Bacteria Y has a mutation within it’s genome, at gene R, that provides resistance to neomycin. Bacteria Z is sensitive to neomycin, however, when Bacteria Y is placed in a mixture with Bacteria Z, Bacteria Z also gains neomycin resistance.
One cell of Bacterium Y undergoes another mutation at gene R which now provides resistance to neomycin and a closely related anti-biotic, streptomycin. Bacteria Y that has the mutated R gene that gives resistance to both neomycin and streptomycin will be called Y+. When Bacteria Y+ is placed in a mixture with Bacteria Z (that has never been exposed to Bacteria Y before), Bacteria Z does not gain neomycin or streptomycin resistance.
What can explain these results?
So basically:
Bacteria Y (res to neo) + Bacteria Z (sens to neo) = Bacteria Z (res to neo)
Bacteria Y+(res to neo & strep) + Bacteria Z(sens to neo)=Bacteria Z(sens to neo)
Is it possible that Y contains a plasmid, whereas Y+ a transposon? When the Y+ transposon moves to Z, it locates at a different site?
The results can be explained by the concept of horizontal gene transfer, specifically through a process called conjugation.
Conjugation is a method of genetic transfer where genetic material, such as plasmids, can be passed between bacterial cells. It involves the formation of a physical bridge, called a pilus, between two bacterial cells, through which genetic material can be transferred from one cell to another.

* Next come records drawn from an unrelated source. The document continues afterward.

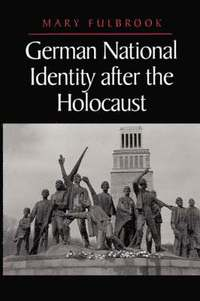 bokomslag German National Identity after the Holocaust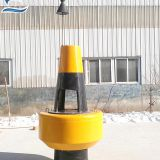Maritime traffic surface marker buoy lateral marker
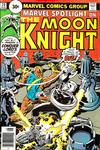 Cover for Marvel Spotlight (Marvel, 1971 series) #29 [30¢]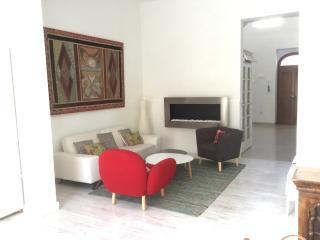 Casa Balluta Bay - Sliema vacation rentals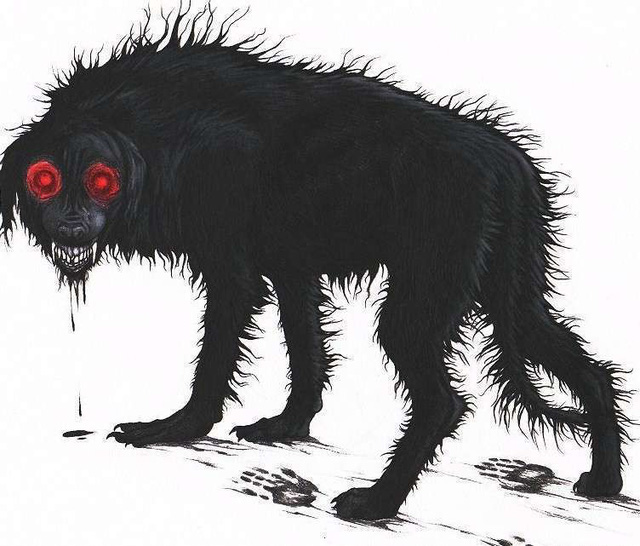 Chó ma Anh quốc: Loài vật bí ẩn và những minh chứng về sự tồn tại của chúng - Ảnh 3.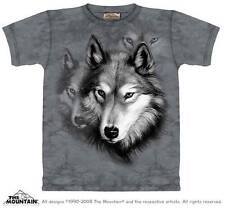 WOLF PORTRAIT CHILD T-SHIRT THE MOUNTAIN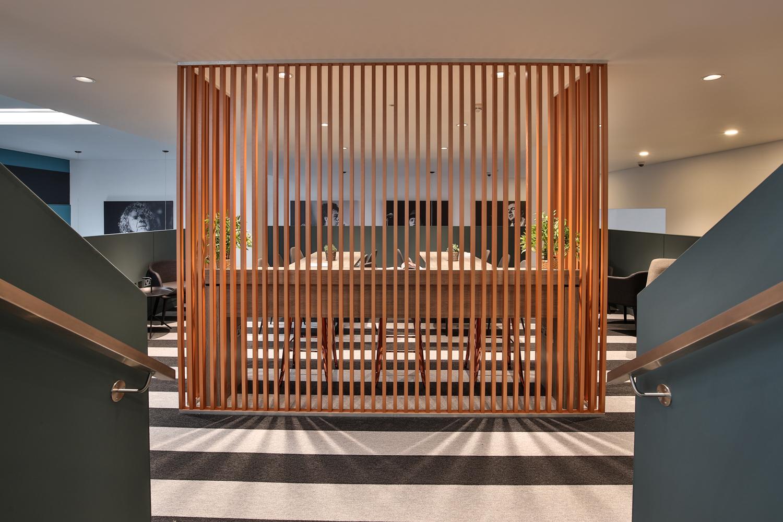Study Lounge - Hammersmith (6 of 32).jpg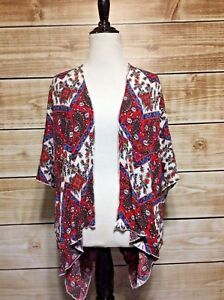 Mesmerized-Red-White-Blue-Paisley-Chevron-Kimono-Sleeve-Open-Cardigan-Small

In the first scenario, Bacteria Y, with the mutation at gene R that provides resistance to neomycin, transfers the genetic material containing this resistance to Bacteria Z. As a result, Bacteria Z acquires neomycin resistance. This transfer occurs because the mutated gene R in Bacteria Y is present on a plasmid that can be transferred to Bacteria Z during conjugation.
In the second scenario, when Bacteria Y+ (with the additional mutation at gene R providing resistance to streptomycin) is mixed with Bacteria Z, Bacteria Z does not acquire resistance to neomycin or streptomycin. This suggests that the additional mutation in Bacteria Y+ has altered the plasmid or the specific mechanism by which resistance is transferred.
To summarize, the explanation for these results is that the transfer of the mutated gene R, responsible for neomycin resistance, occurs through conjugation, a process of horizontal gene transfer between bacteria. The presence of an additional mutation in Bacteria Y+ affects the transfer of genetic material, preventing Bacteria Z from gaining resistance to neomycin and streptomycin.